Objectives: The aim of this study was to evaluate, by immunohistochemical analysis, the protein expression of beta-catenin and p53 in resected esophageal squamous cell carcinoma specimens. The clinical relevance and prognostic significance of the expression of these proteins were also analyzed.
Methods: Immunohistochemistry was performed on paraffin-embedded tissue specimens from 68 resected esophageal squamous cell carcinoma tumor specimens to detect the expression of beta-catenin and p53. The correlation between the results of immunoexpression and the clinicopathologic parameters and patient survival was processed statistically.

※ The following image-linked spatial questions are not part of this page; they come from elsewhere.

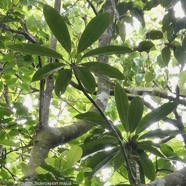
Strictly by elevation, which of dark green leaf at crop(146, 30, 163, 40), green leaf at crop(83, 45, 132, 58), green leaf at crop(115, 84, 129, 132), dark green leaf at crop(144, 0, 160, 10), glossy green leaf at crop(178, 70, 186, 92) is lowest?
green leaf at crop(115, 84, 129, 132)

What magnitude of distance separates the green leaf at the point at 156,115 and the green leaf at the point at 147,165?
12 centimetres

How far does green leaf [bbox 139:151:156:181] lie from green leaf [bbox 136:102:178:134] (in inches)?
4.7

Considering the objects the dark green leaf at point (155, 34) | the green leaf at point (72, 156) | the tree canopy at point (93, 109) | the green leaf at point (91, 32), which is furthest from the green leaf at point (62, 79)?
the dark green leaf at point (155, 34)

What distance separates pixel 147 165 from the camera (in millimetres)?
1098

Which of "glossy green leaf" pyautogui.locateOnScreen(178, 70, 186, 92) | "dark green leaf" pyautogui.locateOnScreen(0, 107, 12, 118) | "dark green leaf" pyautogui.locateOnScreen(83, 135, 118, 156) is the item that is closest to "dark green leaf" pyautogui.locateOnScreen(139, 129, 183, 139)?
"dark green leaf" pyautogui.locateOnScreen(83, 135, 118, 156)

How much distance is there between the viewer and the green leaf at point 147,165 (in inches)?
42.1

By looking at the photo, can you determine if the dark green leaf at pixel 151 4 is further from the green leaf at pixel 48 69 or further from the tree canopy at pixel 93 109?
the green leaf at pixel 48 69

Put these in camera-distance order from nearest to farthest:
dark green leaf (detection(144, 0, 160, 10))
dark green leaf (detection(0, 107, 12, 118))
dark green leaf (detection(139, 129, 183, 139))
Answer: dark green leaf (detection(139, 129, 183, 139)) < dark green leaf (detection(0, 107, 12, 118)) < dark green leaf (detection(144, 0, 160, 10))

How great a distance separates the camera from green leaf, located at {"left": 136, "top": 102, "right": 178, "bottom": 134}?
38.8 inches

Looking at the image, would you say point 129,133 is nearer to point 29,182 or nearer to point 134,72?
point 29,182

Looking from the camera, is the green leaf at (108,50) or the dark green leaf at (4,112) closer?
the green leaf at (108,50)

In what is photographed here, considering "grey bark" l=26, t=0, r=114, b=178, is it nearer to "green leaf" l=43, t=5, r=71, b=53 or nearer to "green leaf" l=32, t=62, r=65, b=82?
"green leaf" l=32, t=62, r=65, b=82

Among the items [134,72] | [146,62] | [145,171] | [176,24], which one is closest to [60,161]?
[145,171]

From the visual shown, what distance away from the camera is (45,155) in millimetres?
940
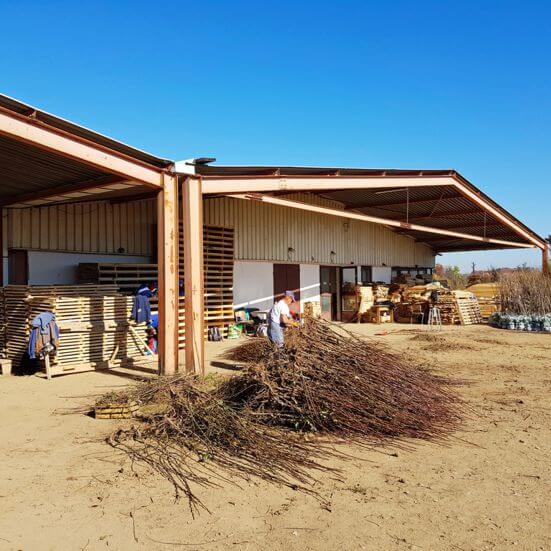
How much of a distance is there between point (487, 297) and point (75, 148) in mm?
20349

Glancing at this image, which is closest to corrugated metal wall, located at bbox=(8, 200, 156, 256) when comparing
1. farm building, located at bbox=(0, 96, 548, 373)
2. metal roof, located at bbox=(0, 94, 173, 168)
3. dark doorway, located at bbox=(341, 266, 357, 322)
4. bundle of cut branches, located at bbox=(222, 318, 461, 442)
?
farm building, located at bbox=(0, 96, 548, 373)

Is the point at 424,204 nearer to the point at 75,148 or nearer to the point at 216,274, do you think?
the point at 216,274

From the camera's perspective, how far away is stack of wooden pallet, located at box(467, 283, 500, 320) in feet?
74.1

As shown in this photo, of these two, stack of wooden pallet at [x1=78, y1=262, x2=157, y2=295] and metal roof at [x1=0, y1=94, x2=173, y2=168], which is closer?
metal roof at [x1=0, y1=94, x2=173, y2=168]

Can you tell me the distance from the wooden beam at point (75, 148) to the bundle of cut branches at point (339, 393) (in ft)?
13.5

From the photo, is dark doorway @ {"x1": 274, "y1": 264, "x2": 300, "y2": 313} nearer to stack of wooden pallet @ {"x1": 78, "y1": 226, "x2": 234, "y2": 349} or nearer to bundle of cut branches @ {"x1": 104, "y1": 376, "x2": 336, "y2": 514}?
stack of wooden pallet @ {"x1": 78, "y1": 226, "x2": 234, "y2": 349}

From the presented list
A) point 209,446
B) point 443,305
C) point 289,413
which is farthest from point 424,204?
point 209,446

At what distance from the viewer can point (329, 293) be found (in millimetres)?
21781

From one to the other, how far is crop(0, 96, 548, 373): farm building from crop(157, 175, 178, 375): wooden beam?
0.09 feet

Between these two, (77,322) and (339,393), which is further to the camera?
(77,322)

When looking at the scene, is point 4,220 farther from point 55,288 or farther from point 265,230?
point 265,230

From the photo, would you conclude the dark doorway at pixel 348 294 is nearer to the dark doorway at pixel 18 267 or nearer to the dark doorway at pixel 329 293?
the dark doorway at pixel 329 293

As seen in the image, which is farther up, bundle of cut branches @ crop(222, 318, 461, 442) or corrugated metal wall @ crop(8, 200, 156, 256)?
corrugated metal wall @ crop(8, 200, 156, 256)

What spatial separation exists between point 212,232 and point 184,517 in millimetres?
12596
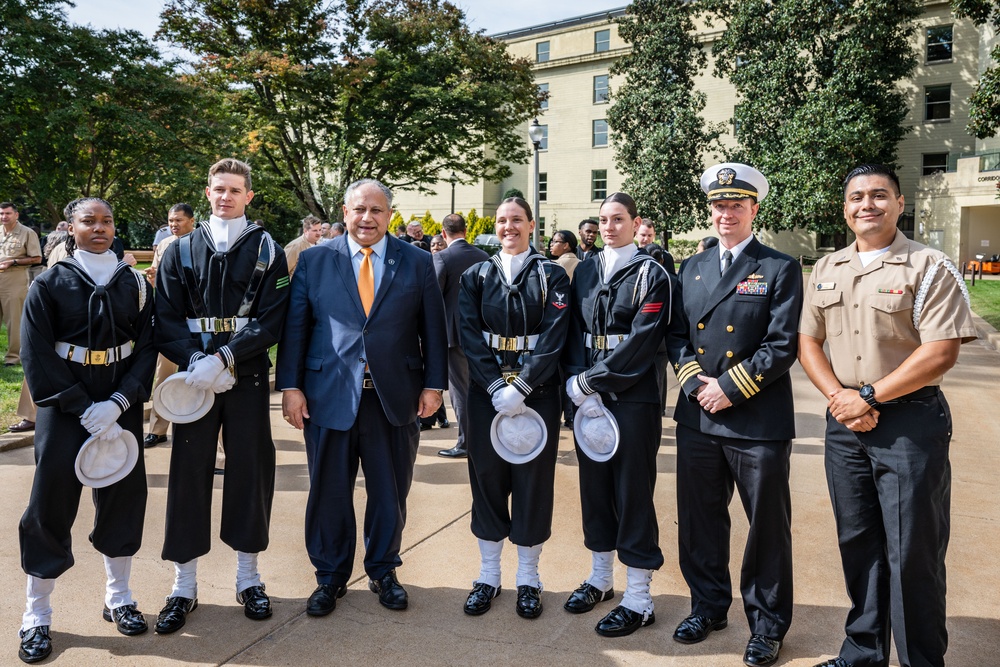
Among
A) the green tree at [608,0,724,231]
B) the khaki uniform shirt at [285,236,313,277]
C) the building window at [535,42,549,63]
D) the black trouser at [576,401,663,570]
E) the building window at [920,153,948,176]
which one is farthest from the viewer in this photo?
the building window at [535,42,549,63]

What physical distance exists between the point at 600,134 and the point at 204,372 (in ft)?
152

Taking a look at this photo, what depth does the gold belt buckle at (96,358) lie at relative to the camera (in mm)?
3718

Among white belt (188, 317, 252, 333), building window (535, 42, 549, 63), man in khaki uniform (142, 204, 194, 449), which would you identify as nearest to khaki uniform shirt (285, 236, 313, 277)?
man in khaki uniform (142, 204, 194, 449)

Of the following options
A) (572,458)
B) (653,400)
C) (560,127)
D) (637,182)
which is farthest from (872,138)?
(653,400)

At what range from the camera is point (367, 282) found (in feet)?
14.0

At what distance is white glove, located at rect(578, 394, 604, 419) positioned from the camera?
3916mm

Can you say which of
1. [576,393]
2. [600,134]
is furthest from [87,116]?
[600,134]

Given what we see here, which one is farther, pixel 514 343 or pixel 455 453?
pixel 455 453

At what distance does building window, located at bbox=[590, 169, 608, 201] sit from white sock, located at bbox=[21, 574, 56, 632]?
4600cm

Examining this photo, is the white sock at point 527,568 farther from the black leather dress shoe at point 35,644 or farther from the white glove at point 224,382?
the black leather dress shoe at point 35,644

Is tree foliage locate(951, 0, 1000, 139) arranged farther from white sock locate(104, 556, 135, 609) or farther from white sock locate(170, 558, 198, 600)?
white sock locate(104, 556, 135, 609)

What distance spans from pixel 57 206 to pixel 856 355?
18708mm

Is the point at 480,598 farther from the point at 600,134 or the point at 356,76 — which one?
the point at 600,134

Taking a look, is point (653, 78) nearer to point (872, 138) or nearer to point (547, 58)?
point (872, 138)
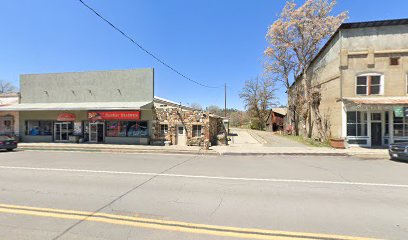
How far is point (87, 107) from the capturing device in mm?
20812

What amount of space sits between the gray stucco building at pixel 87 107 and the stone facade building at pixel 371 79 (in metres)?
16.2

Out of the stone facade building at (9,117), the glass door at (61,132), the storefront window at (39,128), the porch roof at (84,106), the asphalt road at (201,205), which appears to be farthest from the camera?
the stone facade building at (9,117)

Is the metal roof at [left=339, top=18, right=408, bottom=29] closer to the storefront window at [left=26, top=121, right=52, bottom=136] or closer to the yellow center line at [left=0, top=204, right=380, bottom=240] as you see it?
the yellow center line at [left=0, top=204, right=380, bottom=240]

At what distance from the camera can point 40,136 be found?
78.3ft

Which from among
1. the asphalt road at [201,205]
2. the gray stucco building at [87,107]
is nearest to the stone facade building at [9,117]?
the gray stucco building at [87,107]

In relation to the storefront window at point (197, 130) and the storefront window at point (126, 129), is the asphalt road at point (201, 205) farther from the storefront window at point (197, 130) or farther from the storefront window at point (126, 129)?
the storefront window at point (126, 129)

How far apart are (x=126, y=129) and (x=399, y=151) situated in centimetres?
2031

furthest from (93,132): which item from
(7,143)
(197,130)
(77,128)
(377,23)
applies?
(377,23)

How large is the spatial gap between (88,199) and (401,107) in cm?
1999

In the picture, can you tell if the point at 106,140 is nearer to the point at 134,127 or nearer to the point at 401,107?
the point at 134,127

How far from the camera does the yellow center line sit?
3.89m

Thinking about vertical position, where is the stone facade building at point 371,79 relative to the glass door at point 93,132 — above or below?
above

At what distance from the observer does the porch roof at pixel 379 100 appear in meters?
16.5

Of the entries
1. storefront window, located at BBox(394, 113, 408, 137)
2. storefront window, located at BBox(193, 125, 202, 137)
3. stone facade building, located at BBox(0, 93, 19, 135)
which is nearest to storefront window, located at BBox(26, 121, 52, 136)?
stone facade building, located at BBox(0, 93, 19, 135)
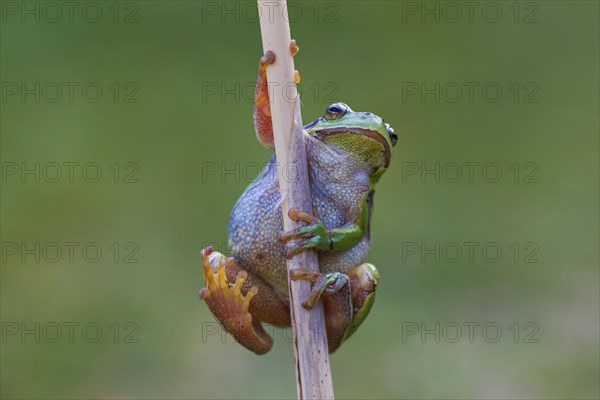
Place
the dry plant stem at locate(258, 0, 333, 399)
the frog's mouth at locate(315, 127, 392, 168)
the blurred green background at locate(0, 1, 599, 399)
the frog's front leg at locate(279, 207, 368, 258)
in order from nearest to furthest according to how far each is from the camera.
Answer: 1. the dry plant stem at locate(258, 0, 333, 399)
2. the frog's front leg at locate(279, 207, 368, 258)
3. the frog's mouth at locate(315, 127, 392, 168)
4. the blurred green background at locate(0, 1, 599, 399)

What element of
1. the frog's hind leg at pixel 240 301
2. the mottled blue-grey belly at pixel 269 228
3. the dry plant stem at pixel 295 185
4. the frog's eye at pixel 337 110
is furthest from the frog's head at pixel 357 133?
the frog's hind leg at pixel 240 301

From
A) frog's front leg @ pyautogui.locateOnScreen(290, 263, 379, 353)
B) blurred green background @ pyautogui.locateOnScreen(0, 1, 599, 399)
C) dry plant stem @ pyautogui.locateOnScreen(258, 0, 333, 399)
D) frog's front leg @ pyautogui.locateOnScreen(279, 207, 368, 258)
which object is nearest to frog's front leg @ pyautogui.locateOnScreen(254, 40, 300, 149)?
dry plant stem @ pyautogui.locateOnScreen(258, 0, 333, 399)

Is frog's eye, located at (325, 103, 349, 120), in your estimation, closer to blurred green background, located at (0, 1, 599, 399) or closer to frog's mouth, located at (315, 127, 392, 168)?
frog's mouth, located at (315, 127, 392, 168)

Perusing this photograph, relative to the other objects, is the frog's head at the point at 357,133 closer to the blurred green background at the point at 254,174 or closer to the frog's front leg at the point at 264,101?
the frog's front leg at the point at 264,101

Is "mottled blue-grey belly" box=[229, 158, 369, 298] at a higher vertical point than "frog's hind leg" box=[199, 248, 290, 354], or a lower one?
higher

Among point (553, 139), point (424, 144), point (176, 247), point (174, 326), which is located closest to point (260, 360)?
point (174, 326)

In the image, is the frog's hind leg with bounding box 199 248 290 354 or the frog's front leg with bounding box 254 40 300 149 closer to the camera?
the frog's front leg with bounding box 254 40 300 149
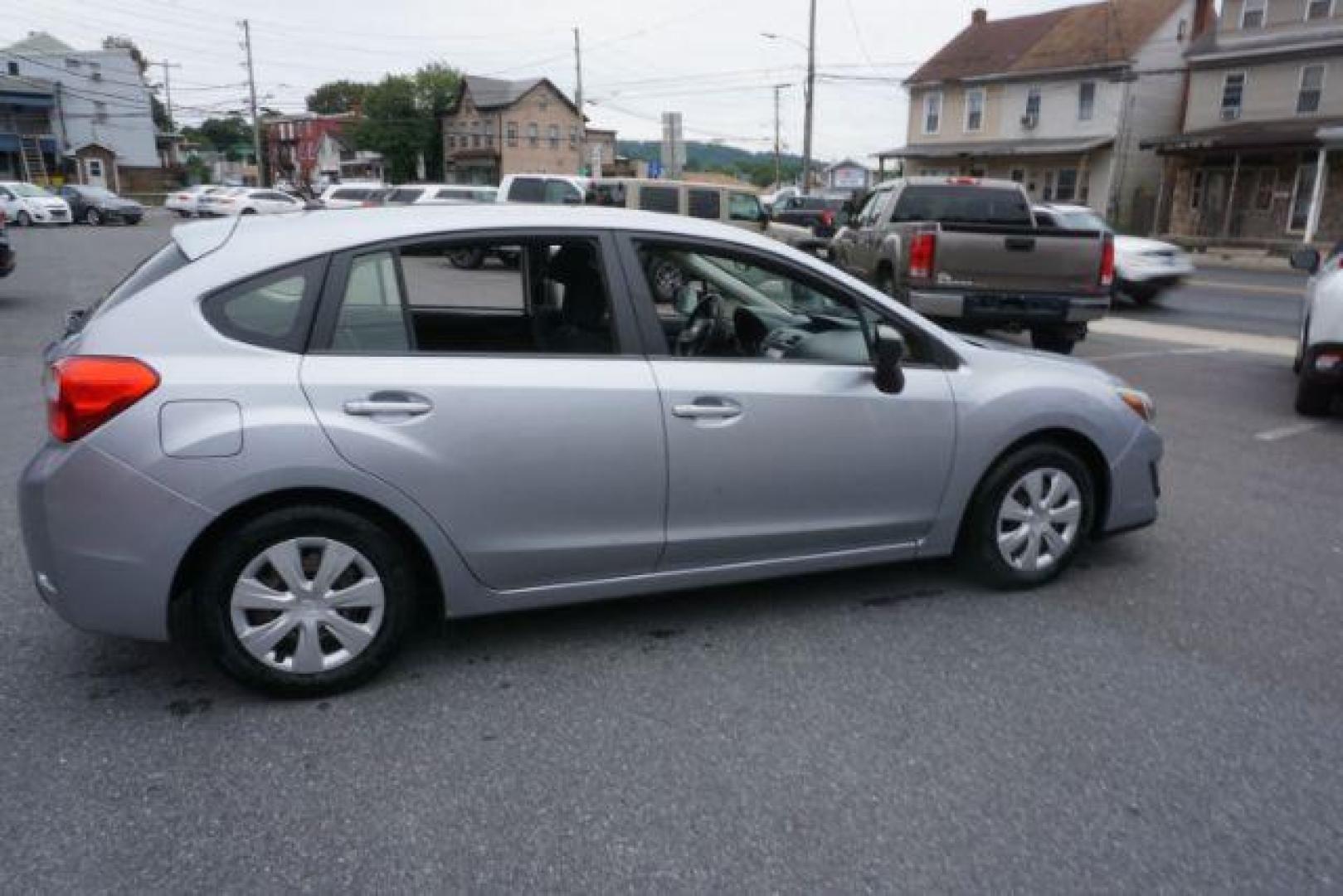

Results: Reduced membranous beta-catenin expression was noted in 43 (63.2%) of 68 tumor specimens. Increased expression of p53 was observed in 43 (63.2%) of 68 specimens. Reduced membranous beta-catenin protein expression was associated with the presence of distant metastasis (P = .006). Patients with reduced membranous beta-catenin expression had a worse prognosis than patients with normal membranous beta-catenin expression (P = .005). Patients with combined increased p53 and reduced membranous beta-catenin protein expression had the worst prognosis (P = .012). In a multivariate survival analysis, reduced membranous beta-catenin expression and nodal involvement were independent prognostic factors (P = .004 and .019, respectively).
Conclusions: Immunohistochemical analysis revealed that reduced membranous beta-catenin protein expression was associated with the presence of distant metastasis and a poor prognosis in patients with esophageal squamous cell carcinoma. Combined increased p53 and reduced membranous beta-catenin protein expression indicated a very poor prognosis in patients with esophageal squamous cell carcinoma. Further investigation is needed to understand the roles of beta-catenin and p53 in the tumorigenesis and metastasis of esophageal squamous cell carcinoma.